Exercise set:
1. List every newspaper or magazine mentioned in the text about former Dolphins player Doug Swift.
2. According to the text about Doug Swift, what was his major at Amherst?
3. Write the next part of the text about Doug Swift, starting after its last sentence.

Provided passage:
----------

Super Bowl Hoopla Revisited
The recent Super Bowl controversy over the halftime show and other events, even including the coin toss, brought to mind something written years back about a most unusual Dolphins player. Doug Swift was the biggest no name on the famous 1972 No Name Defense of the only undefeated team in NFL history. Swift was different from go - he played college at Amherst, better known for its academic distinction as a Little Ivy school than for its sports program. Football was simply a pause before his real career in medicine. He only tried out with the Dolphins when it was suggested that Don Shula's young team might be interested.
Both his parents were doctors. He was an art major at Amherst but achieved the considerable task of taking pre-med courses while playing with the Dolphins. It did not take him long to establish a reputation as an anesthesiologist. We looked him up when in 1984 an item appeared in a Philadelphia paper about his being part of the team that performed the city's first heart transplant. He could not have been more gracious. He gave us the rare opportunity to watch his Temple University Hospital team in open heart surgery. That turned into a cover story in the Miami Herald's old Sunday Tropic Magazine.

Swift's shaggy hair was in recession during his playing days. Eight years later it changed his appearance. That impish little smile was familiar to his teammates.
Back to football. Midway in his six-year career with the Dolphins, he gave Gold Coast magazine a remarkably candid interview which bears retelling in the current context.

----------

Stored data entries:
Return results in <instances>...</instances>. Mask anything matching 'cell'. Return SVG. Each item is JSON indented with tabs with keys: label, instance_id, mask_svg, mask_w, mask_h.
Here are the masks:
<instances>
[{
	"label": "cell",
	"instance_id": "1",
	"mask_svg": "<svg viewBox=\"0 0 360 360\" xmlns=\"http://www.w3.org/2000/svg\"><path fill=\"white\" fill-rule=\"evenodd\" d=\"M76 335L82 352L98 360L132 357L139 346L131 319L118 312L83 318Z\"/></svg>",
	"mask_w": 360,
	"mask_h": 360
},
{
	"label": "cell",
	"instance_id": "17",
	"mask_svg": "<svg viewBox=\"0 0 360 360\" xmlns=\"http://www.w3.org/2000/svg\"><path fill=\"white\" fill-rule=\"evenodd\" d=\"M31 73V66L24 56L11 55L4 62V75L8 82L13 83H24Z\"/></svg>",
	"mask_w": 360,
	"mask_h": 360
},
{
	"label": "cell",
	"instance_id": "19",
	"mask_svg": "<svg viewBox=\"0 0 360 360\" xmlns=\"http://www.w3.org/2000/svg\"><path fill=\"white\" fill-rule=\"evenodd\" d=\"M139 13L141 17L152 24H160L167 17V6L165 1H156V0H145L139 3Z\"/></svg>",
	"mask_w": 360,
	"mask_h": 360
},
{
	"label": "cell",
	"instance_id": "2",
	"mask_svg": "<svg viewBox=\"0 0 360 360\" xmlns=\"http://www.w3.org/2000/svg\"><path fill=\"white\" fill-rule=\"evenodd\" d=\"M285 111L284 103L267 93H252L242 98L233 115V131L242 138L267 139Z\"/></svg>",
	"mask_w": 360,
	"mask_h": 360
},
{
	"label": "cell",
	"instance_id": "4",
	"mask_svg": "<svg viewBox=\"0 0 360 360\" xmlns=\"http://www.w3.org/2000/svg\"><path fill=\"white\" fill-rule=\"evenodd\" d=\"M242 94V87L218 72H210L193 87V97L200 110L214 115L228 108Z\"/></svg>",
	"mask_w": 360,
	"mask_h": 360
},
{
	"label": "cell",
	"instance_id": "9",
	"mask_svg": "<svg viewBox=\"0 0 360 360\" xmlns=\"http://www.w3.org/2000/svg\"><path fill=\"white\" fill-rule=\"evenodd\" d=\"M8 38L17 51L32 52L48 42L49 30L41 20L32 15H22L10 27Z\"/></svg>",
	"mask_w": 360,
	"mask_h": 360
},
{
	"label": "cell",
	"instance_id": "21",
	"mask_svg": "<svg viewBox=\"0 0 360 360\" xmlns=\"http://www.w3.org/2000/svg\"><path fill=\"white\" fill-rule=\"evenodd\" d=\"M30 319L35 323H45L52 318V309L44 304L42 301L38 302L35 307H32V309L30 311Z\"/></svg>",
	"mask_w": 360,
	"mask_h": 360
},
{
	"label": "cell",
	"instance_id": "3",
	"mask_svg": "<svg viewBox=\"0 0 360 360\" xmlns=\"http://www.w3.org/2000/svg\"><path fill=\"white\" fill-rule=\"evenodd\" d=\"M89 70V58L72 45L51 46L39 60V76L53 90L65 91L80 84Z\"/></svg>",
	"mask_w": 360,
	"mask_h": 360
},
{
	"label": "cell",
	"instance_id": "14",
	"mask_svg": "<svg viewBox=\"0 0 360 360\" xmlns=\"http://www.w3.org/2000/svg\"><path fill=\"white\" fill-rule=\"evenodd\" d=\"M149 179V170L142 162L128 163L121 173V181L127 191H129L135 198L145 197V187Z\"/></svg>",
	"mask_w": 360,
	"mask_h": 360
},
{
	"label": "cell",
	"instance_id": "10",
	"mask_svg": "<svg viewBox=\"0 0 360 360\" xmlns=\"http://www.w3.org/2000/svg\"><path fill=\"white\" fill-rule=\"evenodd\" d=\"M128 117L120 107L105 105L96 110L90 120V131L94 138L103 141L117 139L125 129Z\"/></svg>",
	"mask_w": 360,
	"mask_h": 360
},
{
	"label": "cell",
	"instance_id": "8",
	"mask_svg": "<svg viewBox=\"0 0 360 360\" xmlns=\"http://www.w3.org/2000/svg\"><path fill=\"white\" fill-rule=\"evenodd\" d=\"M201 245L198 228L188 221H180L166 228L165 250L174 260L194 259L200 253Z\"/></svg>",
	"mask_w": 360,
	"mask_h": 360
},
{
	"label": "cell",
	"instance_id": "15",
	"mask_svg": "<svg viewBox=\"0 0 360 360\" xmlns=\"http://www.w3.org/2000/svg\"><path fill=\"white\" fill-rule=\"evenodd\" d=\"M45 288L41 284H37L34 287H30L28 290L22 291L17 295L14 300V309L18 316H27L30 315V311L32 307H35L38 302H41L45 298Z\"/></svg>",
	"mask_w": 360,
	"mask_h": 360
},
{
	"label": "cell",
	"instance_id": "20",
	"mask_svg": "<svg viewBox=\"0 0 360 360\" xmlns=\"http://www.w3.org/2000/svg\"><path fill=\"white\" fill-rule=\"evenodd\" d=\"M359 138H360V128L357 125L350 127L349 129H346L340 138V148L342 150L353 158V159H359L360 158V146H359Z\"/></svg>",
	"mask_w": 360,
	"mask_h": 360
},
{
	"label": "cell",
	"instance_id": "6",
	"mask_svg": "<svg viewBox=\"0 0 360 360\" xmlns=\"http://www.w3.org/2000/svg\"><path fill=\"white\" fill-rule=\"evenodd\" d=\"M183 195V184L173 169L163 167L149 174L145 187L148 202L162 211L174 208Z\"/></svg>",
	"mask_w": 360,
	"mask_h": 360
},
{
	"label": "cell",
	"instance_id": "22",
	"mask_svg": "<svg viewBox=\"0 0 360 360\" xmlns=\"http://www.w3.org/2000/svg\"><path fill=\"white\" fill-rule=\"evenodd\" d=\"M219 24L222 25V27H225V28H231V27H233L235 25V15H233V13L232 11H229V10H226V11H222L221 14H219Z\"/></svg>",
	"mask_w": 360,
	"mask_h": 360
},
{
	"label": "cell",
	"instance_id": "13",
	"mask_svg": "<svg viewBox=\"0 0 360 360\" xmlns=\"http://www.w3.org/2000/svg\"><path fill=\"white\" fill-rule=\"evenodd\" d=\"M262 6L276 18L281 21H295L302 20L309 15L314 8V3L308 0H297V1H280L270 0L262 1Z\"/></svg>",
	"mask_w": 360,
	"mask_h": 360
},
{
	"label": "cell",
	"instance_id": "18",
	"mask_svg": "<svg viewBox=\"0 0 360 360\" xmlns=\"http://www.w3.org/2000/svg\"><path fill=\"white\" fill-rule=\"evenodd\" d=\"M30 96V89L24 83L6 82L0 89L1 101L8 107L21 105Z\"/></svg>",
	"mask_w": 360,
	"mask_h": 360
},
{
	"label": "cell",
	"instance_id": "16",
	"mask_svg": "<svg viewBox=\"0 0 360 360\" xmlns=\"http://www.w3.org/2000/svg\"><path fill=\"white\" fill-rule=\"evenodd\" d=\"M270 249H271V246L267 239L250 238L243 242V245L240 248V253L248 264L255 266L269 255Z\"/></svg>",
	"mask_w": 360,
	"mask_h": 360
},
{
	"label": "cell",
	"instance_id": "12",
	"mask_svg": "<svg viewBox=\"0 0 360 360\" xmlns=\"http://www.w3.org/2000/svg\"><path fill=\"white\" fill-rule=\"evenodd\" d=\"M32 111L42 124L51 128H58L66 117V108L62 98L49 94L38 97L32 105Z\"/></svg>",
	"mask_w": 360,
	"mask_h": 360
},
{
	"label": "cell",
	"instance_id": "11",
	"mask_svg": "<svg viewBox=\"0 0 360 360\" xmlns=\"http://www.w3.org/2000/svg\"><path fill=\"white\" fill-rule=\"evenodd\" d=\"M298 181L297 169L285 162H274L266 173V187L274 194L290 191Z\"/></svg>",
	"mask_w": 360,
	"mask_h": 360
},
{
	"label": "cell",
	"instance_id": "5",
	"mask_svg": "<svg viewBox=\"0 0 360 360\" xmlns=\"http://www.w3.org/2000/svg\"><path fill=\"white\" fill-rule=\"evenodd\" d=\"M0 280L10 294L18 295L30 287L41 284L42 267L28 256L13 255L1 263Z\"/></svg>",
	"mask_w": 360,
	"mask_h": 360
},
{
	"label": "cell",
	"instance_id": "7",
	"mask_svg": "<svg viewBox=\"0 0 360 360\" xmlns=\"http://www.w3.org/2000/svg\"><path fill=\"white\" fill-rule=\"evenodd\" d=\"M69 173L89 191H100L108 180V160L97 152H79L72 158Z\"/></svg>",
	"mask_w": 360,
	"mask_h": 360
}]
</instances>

----------

Expected results:
1.
- A Philadelphia paper
- The Miami Herald's old Sunday Tropic Magazine
- Gold Coast magazine

2. Art.

3.
"Things went well in Miami right from the beginning," he said. "I felt that they liked me. I was easy to coach, and it wasn't a very good rookie group that year. Also, I could read. I think they liked me because I could read."
That type of line was common with Swift. He often spoke irreverently of the game he played so earnestly. He resented politicians, notably President Richard Nixon, sticking their noses into the game. He was irritated by all the pre-game ceremonies, including lengthy pre-game prayers.
"The bullshit that takes place on the field before the game is ridiculous. You are ready to go and then you have to go through that bullshit. It's like a bad joke. There's no need for those prayers, those invocations."
If that makes him sound bitter, Doug Swift was hardly that. He was a friendly guy, a good locker room presence, liked by his teammates. He laughed easily and his normal expression was a half-smile. His comments about the game must have been shared by other players 50 years ago. And they applied to the game in general, not the premier event of the season. One can only imagine their reaction to all the hoopla nonsense we put up with today.